## SELECTED EXCERPT
Since the year 2000, global clothing production has more than doubled in size and, with thousands of new clothes lines a year, consumers are constantly encouraged to buy the newest item. A shocking amount of this ends up in landfill sites. The production and usage of the clothes also causes pollution. The production of clothes requires land for factories, cotton production for material, water and fuel for manufacturing, and there is the potential for lots of toxic chemicals for dyes and so on. Every time we wash them, thousands of plastic fibbers go down the drain and into the rivers, oceans, and according to some recent findings, even into the food chain.
Number 7: Dye Industry.
In close association with fashion, the dye industry is also a significant polluter. We find dyes in paints, textiles, inks, paper and plastics, which we all use every day.
One of the main polluting factors of the dye industries is water pollution which, in turn, has an impact on the local environment and population. The water waste from dye production carries a host of different chemicals. Chromium, lead, mercury, arsenic, as well as a host of other pollutants enter water sources after being directly dumped into surface water without treatment. It won’t take you long online to find photographs from alleged dye factories that run their waste directly into rivers, often causing a visible change in the water. Even without visible change, unchecked dumping of dye water waste has a massive impact on the local environments the factories are based in.

## TASK PROMPT
According to the passage on clothing and dye pollution, how much has global clothing production grown since the year 2000? Rely only on the passage on clothing and dye pollution, not on the material.

## DATA SECTION
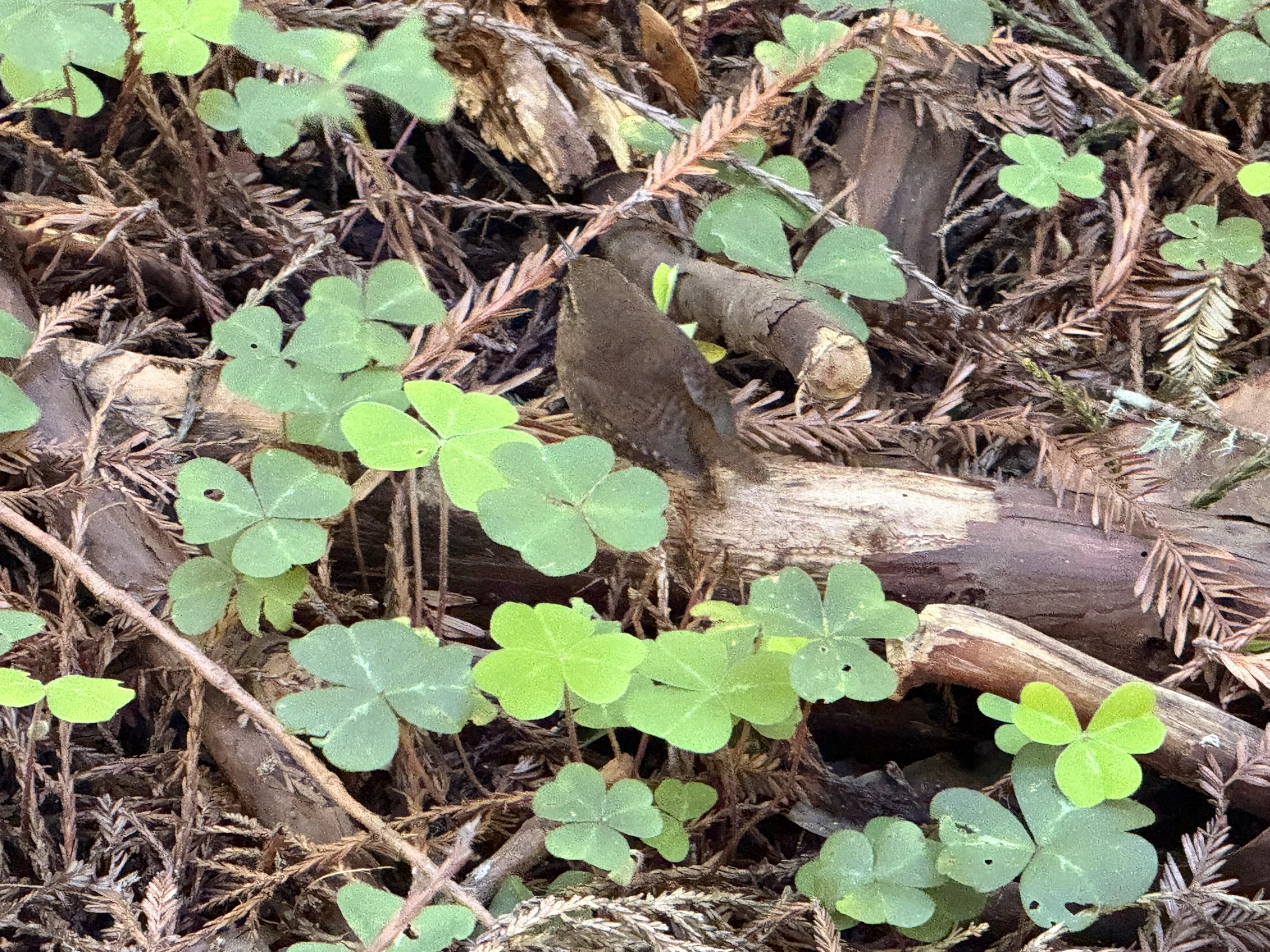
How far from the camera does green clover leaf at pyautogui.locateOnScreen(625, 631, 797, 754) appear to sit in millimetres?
1562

## YOUR SOLUTION
It has more than doubled in size.